Responding to the Chancellor’s Spring Statement today [Wednesday 23 March], Green Party co-leader Adrian Ramsay said:

“It’s staggering that while the country faces crisis after crisis, the Chancellor continues to look after the interests of fossil fuel companies and his party’s backbenchers, while ignoring the plight of millions on lower incomes.

“It’s negligence in the extreme to have offered so little to help those struggling through this cost of living crisis, when we would have restored and doubled the Universal Credit uplift for those on the lowest incomes.

“And he didn’t even bother to mention the climate once. The Chancellor clearly does not see that tackling the cost of living crisis requires solving the climate crisis.

“The Green Party has repeatedly called for a ‘Dirty Profits Tax’ on the excessive profits from UK oil and gas extraction, and to use this money to provide proper support for every household, and particularly those who need it most. 
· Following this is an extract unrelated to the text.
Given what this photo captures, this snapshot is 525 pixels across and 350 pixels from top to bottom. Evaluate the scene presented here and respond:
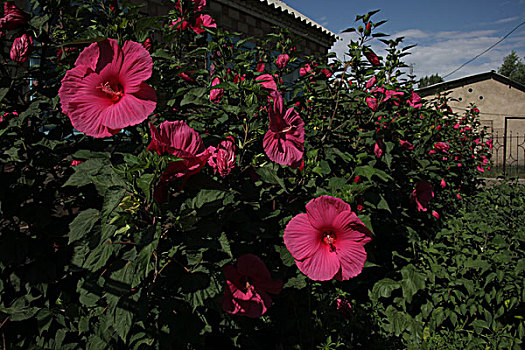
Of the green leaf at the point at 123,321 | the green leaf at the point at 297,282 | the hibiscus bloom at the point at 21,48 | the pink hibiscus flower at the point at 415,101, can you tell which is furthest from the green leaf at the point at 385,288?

“Instead, the Chancellor has turned a deaf ear to the pleas of those on the lowest incomes, ignored the plight of those on benefits and has done next to nothing to tackle the climate crisis.

“He had money to spend but chose to spend it on tax cuts for the better off and encouraging climate-damaging activity. A cut to fuel duty which will disproportionately benefit wealthier households that are more likely to own cars, more likely to drive larger cars, and more likely to travel long distances, fails to support those reliant on ever more expensive public transport. 

“While the cut to VAT on energy efficiency measures and renewables is a positive step and a win for green campaigners, it will not have the impact we need without a proper government retrofit programme to support people to take advantage of it. The fact there was no clear plan for a full retrofit programme, which would help keep people warm and reduce eye-watering energy bills, shows the absolute lack of vision this floundering government has.

“Meanwhile, the promised future tax cut shows the Chancellor is focused on winning the next general election, and not helping those on benefits and lower incomes who are in desperate need right now.”

Ahead of today’s budget, the Green Party called on the Chancellor to use the Spring Statement to:

  • Address pay inequality and provide real society security, including restoring the £20 uplift to Universal Credit and doubling it to £40 per week and extending emergency fuel payments to all by providing each household with an additional £320 to help them pay for spiralling energy costs
  • Invest in energy efficiency and energy security, including funding local authorities to better insulate all homes and carry out deep retrofit of 1 million homes a year
  • Invest in green jobs, including a retraining guarantee for existing oil and gas workers, as well as those who have recently left the sector
  • Tax pollution and wealth, including increasing the supplementary tax already charged on North Sea oil and gas to 40%, which would raise £5bn, and transition towards a carbon tax to make polluters pay
  • Use the power of money for good, including banning any bank holding a UK banking licence from investing in new fossil fuel development and updating the Bank of England’s mandate so that funding the sustainability transition becomes a central objective, alongside the maintenance of price stability.